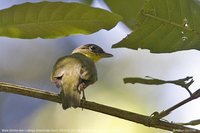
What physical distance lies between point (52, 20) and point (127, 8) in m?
0.48

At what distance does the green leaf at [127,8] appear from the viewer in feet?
9.79

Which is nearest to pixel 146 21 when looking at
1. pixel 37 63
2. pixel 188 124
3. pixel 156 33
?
pixel 156 33

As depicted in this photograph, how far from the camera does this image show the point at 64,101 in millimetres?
2811

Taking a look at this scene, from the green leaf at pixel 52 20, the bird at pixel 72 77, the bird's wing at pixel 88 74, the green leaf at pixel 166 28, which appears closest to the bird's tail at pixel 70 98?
the bird at pixel 72 77

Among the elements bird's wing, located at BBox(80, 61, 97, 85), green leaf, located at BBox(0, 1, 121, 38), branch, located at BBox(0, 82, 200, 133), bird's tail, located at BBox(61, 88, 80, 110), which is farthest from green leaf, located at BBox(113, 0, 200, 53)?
bird's wing, located at BBox(80, 61, 97, 85)

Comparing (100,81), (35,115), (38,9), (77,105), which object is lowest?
(35,115)

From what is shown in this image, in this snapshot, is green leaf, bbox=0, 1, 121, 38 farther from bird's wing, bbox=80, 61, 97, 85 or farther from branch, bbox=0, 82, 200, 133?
bird's wing, bbox=80, 61, 97, 85

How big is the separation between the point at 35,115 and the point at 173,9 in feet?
11.2

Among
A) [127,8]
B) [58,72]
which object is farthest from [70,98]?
[127,8]

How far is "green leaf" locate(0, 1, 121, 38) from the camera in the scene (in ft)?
8.65

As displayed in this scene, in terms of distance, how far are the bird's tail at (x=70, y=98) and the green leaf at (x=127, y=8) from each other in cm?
50

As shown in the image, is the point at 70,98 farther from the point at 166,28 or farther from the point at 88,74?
the point at 166,28

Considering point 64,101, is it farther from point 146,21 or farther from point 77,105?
point 146,21

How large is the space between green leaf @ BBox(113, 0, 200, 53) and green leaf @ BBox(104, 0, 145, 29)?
39 cm
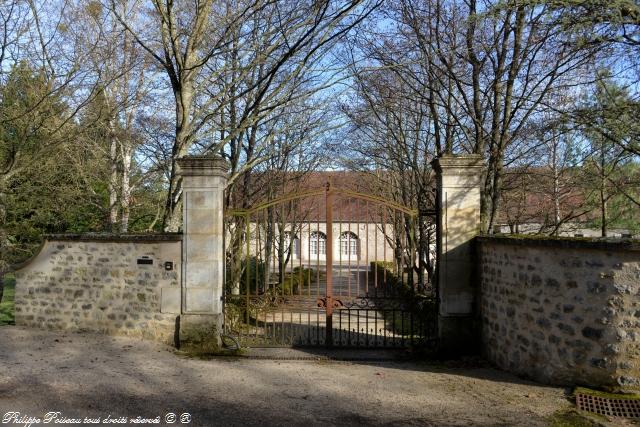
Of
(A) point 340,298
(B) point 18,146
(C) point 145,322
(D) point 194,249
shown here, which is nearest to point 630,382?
(A) point 340,298

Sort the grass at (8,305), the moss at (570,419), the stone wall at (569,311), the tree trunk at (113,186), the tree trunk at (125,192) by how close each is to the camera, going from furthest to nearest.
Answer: the tree trunk at (113,186), the tree trunk at (125,192), the grass at (8,305), the stone wall at (569,311), the moss at (570,419)

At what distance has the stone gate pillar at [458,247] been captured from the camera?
7.27 metres

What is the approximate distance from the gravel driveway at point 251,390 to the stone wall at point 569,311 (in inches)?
***
__EXERCISE DESCRIPTION__
Starting at the line that contains "Sort the grass" and ending with the final line of the records, lay out those lines as a numbered list, leaving out any blank lines.

__CORRECT ANSWER__
1. Sort the grass at (8,305), the moss at (570,419), the stone wall at (569,311), the tree trunk at (113,186), the tree trunk at (125,192) by how close each is to the camera, going from furthest to nearest.
2. Answer: the tree trunk at (113,186), the tree trunk at (125,192), the grass at (8,305), the stone wall at (569,311), the moss at (570,419)
3. At what distance has the stone gate pillar at [458,247] been captured from the camera?
4. 7.27 metres
5. What is the approximate distance from the gravel driveway at point 251,390 to the stone wall at point 569,311 (in inches)?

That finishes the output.